▶ Selected extract
--- START ---

For purposes of this decision, the Court cites CM/ECF page numbers when referring to specific pages in the Complaint and Motions. 49

(3) Breach of Non-Disclosure Agreement; (4) Tortious Interference with Prospective Economic Advantage; and (5) Declaratory Relief under 28 U.S.C. § 2201 for Intellectual Property Ownership. (/d. at 2.) Plaintiff seeks a declaration that he is the sole legal owner of WattsProtect, his invention; an order enjoining Defendants from either suppressing or asserting an ownership claim over WattsProtect; and an unstated amount of compensatory and punitive damages, costs, interests, and attorney’s fees. Id.) Along with his Complaint, and IFP application, Plaintiff filed a slew of additional motions, most of which concern his purported ownership over WattsProtect. Plaintiffs Motion for Permanent Injunction asks this Court to prevent Defendants from interfering with the ownership, distribution, promotion, implementation, or attribution of his invention. (ECF No. 3 at 3.) A “Motion for Judicial Notice of Patterned Retaliatory Conduct and Suppression of Rights” sets forth a list of six legal actions against CBRE for employment discrimination, retaliation, unlawful termination, or unlawful separation agreements, purporting to establish a pattern that Defendants “demonstrate a consistent disregard for employee rights and legal obligations” and asks the Court to take judicial notice of same. (ECF No. 4 at 2.) Additionally, Plaintiff seeks a protective order prohibiting Defendants from “reviewing, using, distributing, or referencing any materials relating to WattsProtect,” (ECF No. 5 at 2), and a Temporary Restraining Order and Preliminary Injunction similarly prohibiting Defendants from using WattsProtect (id. at 7). The Court notes at the outset that the allegations in the Complaint are barebones and raise many factual and legal questions that inhibit Plaintiff’s ability to state any claim. Plaintiff has not alleged belonging to any protected class, has not explained whether any Defendant has access or wants access to his invention, has neither attached nor quoted from any purported NDA (and has not alleged that any Defendant signed the NDA), and has not disclosed the basis or conditions of

his administrative leave. Furthermore, Plaintiffs application is mired with inconsistencies and does not establish financial need. Accordingly, since the Court denies Plaintiff's IFP application and dismisses the Complaint, it will not address any of Plaintiff’s other Motions. I. IFP SCREENING Under 28 U.S.C. § 1915, a plaintiff may proceed in forma pauperis—without paying a filing fee. The Court engages in a two-step analysis when considering IFP applications: “First, the Court determines whether the plaintiff is eligible to proceed under 28 U.S.C. § 1915(a). ... Second, the Court determines whether the Complaint should be dismissed as frivolous or for failure to state a claim upon which relief may be granted, as required by 28 U.S.C. § 1915(e).” Archie v. Mercer Cnty. Courthouse, No. 23-3553, 2023 WL 5207833, at *2 (D.N.J. Aug. 14, 2023) (citing Roman v. Jeffes, 904 F.2d 192, 194 n.1 (3d Cir. 1990)). The IFP statute requires that a plaintiff demonstrate financial need through the submission of a complete financial affidavit. See Atl. Cnty. Cent. Mun. Court Inc. v. Bey, No. 24-0105, 2024 WL 1256450, at *1 (D.N.J. Mar. 22, 2024) (citing 28 U.S.C. § 1915(a)). Plaintiff has failed to demonstrate that he has sufficient financial need because he was, until very recently, gainfully employed and earning a sufficient salary to afford court fees. Plaintiff submitted a signed long-form IFP application along with his Complaint. (See IFP.) In response to the question asking for his “average monthly income amount during the past 12 months,” Plaintiff put a 0 in every box except one. (/d. at 1.) Plaintiff only completed the “Child support” box, where he indicated that he receives $568 per month in child support. At the bottom of the income chart, Plaintiff calculated his total average monthly income during the past 12 months as $568. (/d.

--- END ---

▶ Given records
--- START ---

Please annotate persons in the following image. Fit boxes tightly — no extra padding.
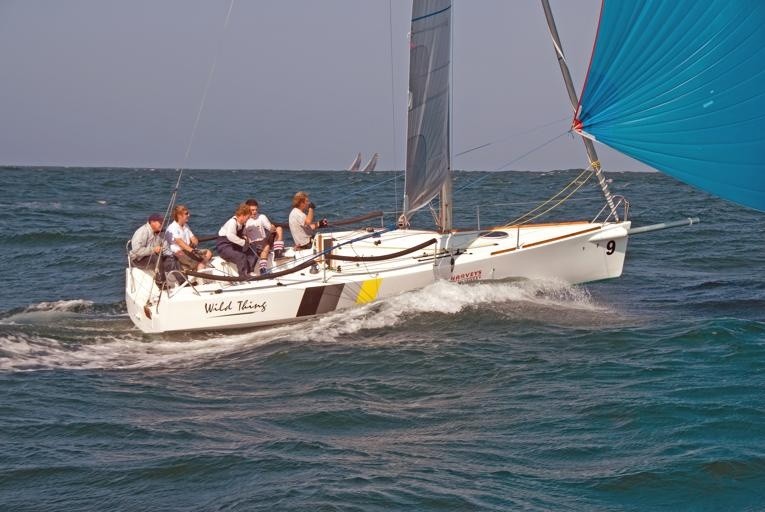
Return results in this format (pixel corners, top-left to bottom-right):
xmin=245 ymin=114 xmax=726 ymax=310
xmin=131 ymin=213 xmax=196 ymax=289
xmin=288 ymin=191 xmax=328 ymax=249
xmin=166 ymin=205 xmax=213 ymax=271
xmin=245 ymin=199 xmax=286 ymax=275
xmin=216 ymin=203 xmax=257 ymax=278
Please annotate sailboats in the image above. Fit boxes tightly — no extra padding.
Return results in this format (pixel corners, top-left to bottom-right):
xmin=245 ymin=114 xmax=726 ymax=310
xmin=121 ymin=0 xmax=760 ymax=340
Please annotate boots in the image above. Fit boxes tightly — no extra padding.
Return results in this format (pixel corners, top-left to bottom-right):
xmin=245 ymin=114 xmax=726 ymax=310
xmin=260 ymin=268 xmax=271 ymax=275
xmin=274 ymin=250 xmax=285 ymax=260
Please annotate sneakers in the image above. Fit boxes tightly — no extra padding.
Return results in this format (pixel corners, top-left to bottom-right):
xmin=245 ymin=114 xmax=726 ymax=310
xmin=248 ymin=272 xmax=256 ymax=277
xmin=180 ymin=279 xmax=197 ymax=287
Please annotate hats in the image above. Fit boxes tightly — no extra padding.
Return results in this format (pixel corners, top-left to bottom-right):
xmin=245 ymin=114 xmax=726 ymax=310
xmin=149 ymin=214 xmax=164 ymax=223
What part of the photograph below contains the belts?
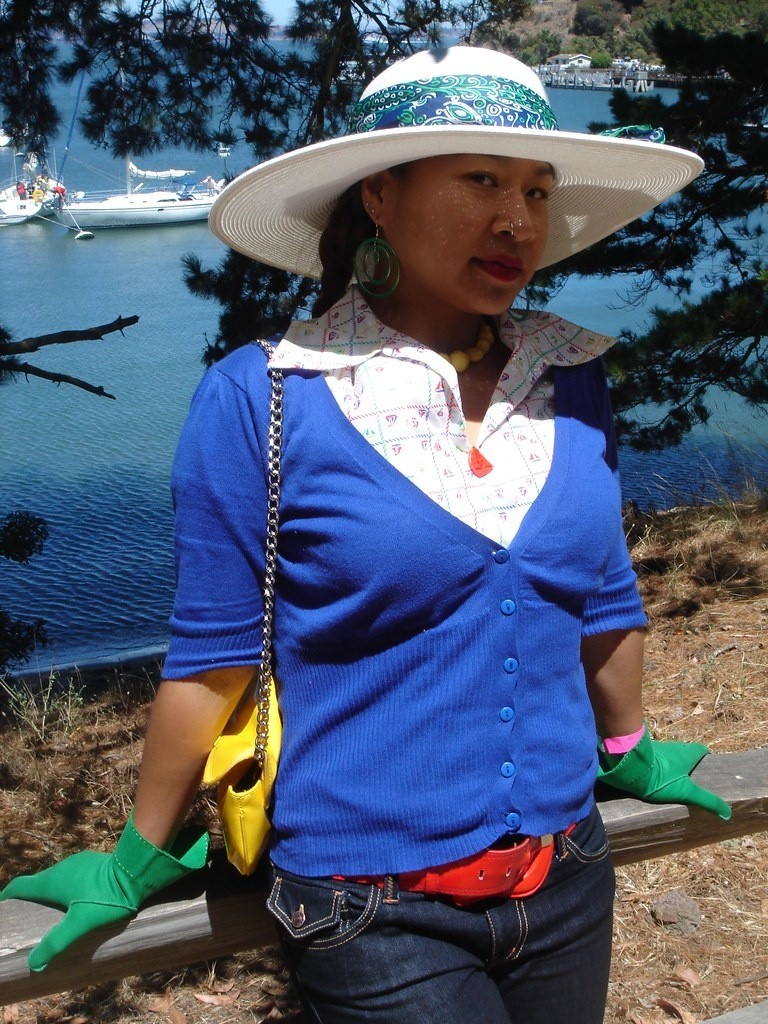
[330,824,576,906]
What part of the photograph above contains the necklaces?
[436,324,494,373]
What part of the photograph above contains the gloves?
[597,719,732,820]
[0,807,210,973]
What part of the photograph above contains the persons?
[199,176,217,189]
[0,44,732,1024]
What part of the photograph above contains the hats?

--- END ---

▶ Assignment
In the court decision excerpt, what monthly child support amount does the plaintiff report receiving on his IFP application?

▶ The answer
$568 per month.